Illinois Teachers' Retirement System trustees approved tactical investment plans to commit from $600 million to $800 million to private equity in fiscal year 2007. Trustees at the $36.8 billion plan on Tuesday also approved several subsector changes: buyout funds were increased to between 60% and 70% of the allocation, from 45%; venture capital was decreased to between 10% and 20%, from 35%; mezzanine funds were reduced to up to 5%, from 10%; and distressed debt remained unchanged at 10%. The board will also explore international real estate during fiscal 2007, which began July 1, although no specific allocation was set, said Eva Goltermann, public information officer for the Springfield-based fund.
As of March 31, the system had $1.3 billion, or 3.6% of total assets, in private equity, generating an annual return of 28.4%. The private equity target is 6%. The fund also had $4.1 billion, or 11% of total assets, in real estate, which returned 26.2% for the year. The real estate target is 14%, split roughly into 60% core and 40% specialty holdings.
The board annually approves tactical plans that are essentially blueprints for staff as they work toward target portfolio allocations in the two asset classes, Ms. Goltermann said.
Separately, trustees will interview finalists at their Nov. 2-3 board meeting in their searches for an active domestic large-cap growth equity manager to run $400 million and an active domestic small-cap to midcap equity manager to run $200 million, said Ms. Goltermann. Finalists have not been selected.
Also, consultant R.V. Kuhns presented preliminary findings as part of its ongoing asset allocation review, and final recommendations will be presented to the board at the Nov. 2-3 meeting, Ms. Goltermann said.
Remaining on watch for organizational concerns were: BlackRock, which manages $1.3 billion in core-plus fixed income; Boston Partners, $861 million in active domestic large-cap value equity; and Harris Associates, $507 million in active international equity.

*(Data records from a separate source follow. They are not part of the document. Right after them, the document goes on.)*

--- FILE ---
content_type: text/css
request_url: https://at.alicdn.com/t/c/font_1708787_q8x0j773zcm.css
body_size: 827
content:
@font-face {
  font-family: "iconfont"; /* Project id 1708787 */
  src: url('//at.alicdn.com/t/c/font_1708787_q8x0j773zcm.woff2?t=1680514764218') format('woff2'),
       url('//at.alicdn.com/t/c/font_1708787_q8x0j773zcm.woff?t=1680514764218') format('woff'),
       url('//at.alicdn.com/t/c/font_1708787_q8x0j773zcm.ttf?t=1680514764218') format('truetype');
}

Remaining on the system's automatic watchlist for failing to meet preset benchmarks were: active domestic small-cap value equity managers Byram Capital Management, which manages $203 million, and LSV Asset Management, which manages $718 million; active domestic small-cap to midcap growth equity manager Delaware Investments, which manages $353 million; and active international equity managers INVESCO, which manages $1 billion, and Jarislowsky Fraser, which manages $468 million.